▶ _Exercise objective_: Rewrite the listing below, changing "lichen-covered branch" to "moss-covered branch" wherever it occurs and keeping everything else the same.

▶ _Spatial reasoning question data_:
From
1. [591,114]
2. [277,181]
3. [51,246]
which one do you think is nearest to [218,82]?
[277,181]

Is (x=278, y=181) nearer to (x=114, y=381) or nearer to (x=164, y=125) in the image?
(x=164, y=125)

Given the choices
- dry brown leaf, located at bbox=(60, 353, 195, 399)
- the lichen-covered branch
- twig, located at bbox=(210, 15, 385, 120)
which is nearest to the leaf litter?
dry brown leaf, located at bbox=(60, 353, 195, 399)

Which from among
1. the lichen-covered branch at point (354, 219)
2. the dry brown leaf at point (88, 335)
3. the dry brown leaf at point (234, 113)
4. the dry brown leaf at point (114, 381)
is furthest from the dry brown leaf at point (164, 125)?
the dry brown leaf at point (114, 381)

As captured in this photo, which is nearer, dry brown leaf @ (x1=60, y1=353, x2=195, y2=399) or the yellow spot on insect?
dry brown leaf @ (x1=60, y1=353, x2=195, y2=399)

▶ _Finished exercise_:
From
1. [591,114]
2. [277,181]
3. [51,246]
which one do you think is nearest to [218,82]?
[277,181]

Is (x=278, y=181) nearer to (x=114, y=381) or nearer to (x=164, y=125) in the image?
(x=164, y=125)

Given the choices
- dry brown leaf, located at bbox=(60, 353, 195, 399)
- the moss-covered branch
- twig, located at bbox=(210, 15, 385, 120)
which is nearest to the leaf litter?
dry brown leaf, located at bbox=(60, 353, 195, 399)

Which from among
1. the moss-covered branch at point (354, 219)
2. the dry brown leaf at point (88, 335)
3. the dry brown leaf at point (234, 113)
4. the dry brown leaf at point (114, 381)
is furthest from the dry brown leaf at point (164, 125)?
the dry brown leaf at point (114, 381)

As captured in this photo, which is nearer, dry brown leaf @ (x1=60, y1=353, x2=195, y2=399) or the yellow spot on insect?
dry brown leaf @ (x1=60, y1=353, x2=195, y2=399)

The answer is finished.